The total heat (Q) required to raise the milk's temperature from \(T_i\) to \(T_f\) can be calculated using the formula: $$Q = m \times c_p \times \Delta T = m \times c_p \times (T_f - T_i)$$ $$Q = (0.1885 \mathrm{~kg}) \times (4186 \mathrm{~J} / \mathrm{kg} \cdot \mathrm{K}) \times (38 - 3)^{\circ} \mathrm{C} = 27438 \mathrm{~J}$$ The heat transfer rate (Q') can be calculated using the formula: $$Q' = h \times A \times (T_w - T_m)$$ Here, \(T_w\) is the temperature of the water and \(T_m\) is the average temperature of the milk.
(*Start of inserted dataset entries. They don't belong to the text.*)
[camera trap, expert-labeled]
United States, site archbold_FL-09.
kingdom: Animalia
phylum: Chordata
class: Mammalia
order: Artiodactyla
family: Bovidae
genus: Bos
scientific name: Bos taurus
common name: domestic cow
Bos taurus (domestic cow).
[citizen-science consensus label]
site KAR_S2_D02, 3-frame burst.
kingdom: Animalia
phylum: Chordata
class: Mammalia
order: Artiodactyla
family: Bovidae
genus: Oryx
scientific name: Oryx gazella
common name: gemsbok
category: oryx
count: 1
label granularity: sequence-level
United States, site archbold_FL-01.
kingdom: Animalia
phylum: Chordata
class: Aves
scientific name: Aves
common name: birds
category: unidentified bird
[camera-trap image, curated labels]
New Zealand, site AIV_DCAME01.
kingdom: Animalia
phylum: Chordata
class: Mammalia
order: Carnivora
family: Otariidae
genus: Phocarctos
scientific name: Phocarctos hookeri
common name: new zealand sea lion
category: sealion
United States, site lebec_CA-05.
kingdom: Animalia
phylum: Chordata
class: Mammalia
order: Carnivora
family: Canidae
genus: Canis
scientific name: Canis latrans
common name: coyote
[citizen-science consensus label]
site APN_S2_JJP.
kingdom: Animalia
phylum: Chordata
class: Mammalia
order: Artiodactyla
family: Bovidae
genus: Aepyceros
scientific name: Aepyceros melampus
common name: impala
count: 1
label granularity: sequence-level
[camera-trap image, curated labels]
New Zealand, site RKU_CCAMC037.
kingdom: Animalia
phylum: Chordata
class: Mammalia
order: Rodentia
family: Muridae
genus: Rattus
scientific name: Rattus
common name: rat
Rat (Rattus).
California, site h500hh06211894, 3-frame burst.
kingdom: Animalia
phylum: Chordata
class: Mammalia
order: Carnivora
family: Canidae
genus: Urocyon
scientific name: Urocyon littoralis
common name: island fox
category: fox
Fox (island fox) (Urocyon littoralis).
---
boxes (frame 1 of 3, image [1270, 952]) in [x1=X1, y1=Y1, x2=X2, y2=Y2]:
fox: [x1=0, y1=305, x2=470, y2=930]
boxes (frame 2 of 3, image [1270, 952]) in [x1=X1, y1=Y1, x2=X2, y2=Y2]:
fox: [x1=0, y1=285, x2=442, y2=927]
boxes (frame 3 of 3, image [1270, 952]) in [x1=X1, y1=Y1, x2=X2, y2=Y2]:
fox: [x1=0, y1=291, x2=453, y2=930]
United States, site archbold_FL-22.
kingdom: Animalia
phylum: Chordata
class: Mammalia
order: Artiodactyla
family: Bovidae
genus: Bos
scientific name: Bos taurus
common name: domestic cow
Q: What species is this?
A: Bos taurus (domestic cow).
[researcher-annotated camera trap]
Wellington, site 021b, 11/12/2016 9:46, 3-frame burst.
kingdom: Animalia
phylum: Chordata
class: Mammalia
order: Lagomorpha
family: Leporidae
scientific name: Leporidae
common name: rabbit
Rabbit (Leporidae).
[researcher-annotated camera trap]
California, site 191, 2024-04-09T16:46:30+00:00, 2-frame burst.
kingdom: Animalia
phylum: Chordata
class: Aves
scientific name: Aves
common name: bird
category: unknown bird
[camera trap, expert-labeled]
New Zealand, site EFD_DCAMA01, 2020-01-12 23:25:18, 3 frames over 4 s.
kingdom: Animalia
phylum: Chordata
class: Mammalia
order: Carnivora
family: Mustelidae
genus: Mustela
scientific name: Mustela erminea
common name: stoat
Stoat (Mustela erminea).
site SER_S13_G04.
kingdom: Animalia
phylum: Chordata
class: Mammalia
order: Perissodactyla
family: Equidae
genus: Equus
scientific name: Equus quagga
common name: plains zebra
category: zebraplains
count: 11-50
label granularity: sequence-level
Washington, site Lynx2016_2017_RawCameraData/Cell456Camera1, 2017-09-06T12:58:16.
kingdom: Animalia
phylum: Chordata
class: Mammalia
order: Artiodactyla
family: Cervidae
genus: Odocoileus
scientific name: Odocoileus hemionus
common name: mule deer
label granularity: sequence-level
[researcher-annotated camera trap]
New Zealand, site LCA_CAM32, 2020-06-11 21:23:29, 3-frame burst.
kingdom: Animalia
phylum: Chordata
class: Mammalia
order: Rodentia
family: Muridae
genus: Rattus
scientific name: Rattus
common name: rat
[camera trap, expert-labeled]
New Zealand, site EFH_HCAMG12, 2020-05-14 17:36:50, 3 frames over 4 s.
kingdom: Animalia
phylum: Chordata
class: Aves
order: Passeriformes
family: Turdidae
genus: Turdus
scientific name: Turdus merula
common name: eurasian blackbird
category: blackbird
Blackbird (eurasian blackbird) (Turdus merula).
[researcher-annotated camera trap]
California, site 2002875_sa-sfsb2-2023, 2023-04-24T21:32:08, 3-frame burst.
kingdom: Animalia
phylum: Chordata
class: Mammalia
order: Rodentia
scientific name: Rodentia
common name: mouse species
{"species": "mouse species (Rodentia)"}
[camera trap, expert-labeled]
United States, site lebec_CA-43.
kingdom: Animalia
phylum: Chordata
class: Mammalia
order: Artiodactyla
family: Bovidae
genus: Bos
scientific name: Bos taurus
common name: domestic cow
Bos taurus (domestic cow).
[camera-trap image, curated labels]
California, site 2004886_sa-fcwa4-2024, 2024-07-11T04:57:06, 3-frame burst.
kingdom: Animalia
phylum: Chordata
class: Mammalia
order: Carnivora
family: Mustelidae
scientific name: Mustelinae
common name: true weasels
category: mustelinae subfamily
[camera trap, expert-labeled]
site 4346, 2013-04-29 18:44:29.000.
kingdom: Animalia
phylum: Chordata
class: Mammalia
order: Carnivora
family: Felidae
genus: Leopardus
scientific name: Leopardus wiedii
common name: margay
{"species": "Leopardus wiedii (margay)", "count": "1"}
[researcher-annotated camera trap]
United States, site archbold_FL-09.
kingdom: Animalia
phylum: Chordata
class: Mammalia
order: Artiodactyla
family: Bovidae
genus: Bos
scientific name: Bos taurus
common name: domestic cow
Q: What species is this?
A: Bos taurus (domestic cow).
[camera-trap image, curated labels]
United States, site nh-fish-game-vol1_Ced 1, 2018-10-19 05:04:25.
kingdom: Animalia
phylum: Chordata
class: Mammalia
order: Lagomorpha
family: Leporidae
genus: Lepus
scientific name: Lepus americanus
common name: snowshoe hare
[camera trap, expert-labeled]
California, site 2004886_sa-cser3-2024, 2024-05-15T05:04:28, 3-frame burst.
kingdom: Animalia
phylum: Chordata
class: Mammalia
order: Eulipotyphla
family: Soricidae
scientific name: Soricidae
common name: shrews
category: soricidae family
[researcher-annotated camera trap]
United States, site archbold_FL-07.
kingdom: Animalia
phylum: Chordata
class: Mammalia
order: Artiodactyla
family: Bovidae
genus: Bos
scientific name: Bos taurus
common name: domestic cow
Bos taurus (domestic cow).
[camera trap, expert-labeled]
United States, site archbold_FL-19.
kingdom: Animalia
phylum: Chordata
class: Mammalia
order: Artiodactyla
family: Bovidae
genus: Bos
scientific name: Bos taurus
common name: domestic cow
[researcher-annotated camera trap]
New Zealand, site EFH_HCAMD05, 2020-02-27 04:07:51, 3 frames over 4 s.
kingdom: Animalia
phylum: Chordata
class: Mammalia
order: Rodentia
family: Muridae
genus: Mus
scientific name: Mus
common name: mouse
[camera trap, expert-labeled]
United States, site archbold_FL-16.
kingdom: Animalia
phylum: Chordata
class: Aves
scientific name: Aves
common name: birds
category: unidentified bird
We will take \(T_m\) as the midpoint of \(T_i\) and \(T_f\). $$Q' = (120 \mathrm{~W} / \mathrm{m}^{2} \cdot \mathrm{K}) \times 0.02568 \mathrm{~m}^2 \times (70 - \frac{3 + 38}{2})^{\circ} \mathrm{C} = 51.61 \mathrm{~W}$$ Now, we can find the time (t) required for the milk to reach the final temperature: $$t = \frac{Q}{Q'} = \frac{27438 \mathrm{~J}}{51.61 \mathrm{~W}} = 531.48 \mathrm{~s}$$ $$t = 531.48 \mathrm{~s} = 8.86 \mathrm{~min}$$

Check if the milk can be treated as a lumped system

To check if the milk can be treated as a lumped system, we calculate the Biot number (Bi): $$Bi = \frac{hL_c}{k}$$ Here, \(L_c\) is the characteristic length, which can be calculated as: $$L_c = \frac{V}{A}$$ $$L_c = \frac{0.0001885 \mathrm{~m}^3}{0.02568 \mathrm{~m}^2} = 0.007339\ \mathrm{m}$$ Now, we calculate the Biot number: $$Bi = \frac{(120 \mathrm{~W} / \mathrm{m}^{2} \cdot \mathrm{K}) \times 0.007339 \mathrm{~m}}{0.6 \mathrm{~W} / \mathrm{m} \cdot \mathrm{K}} = 1.467$$ Since the Biot number \(Bi > 0.1\), the milk cannot be treated as a lumped system. In conclusion, it takes about 8.86 minutes to heat the milk from \(3^{\circ} \mathrm{C}\) to \(38^{\circ} \mathrm{C}\) and the milk cannot be treated as a lumped system in this case.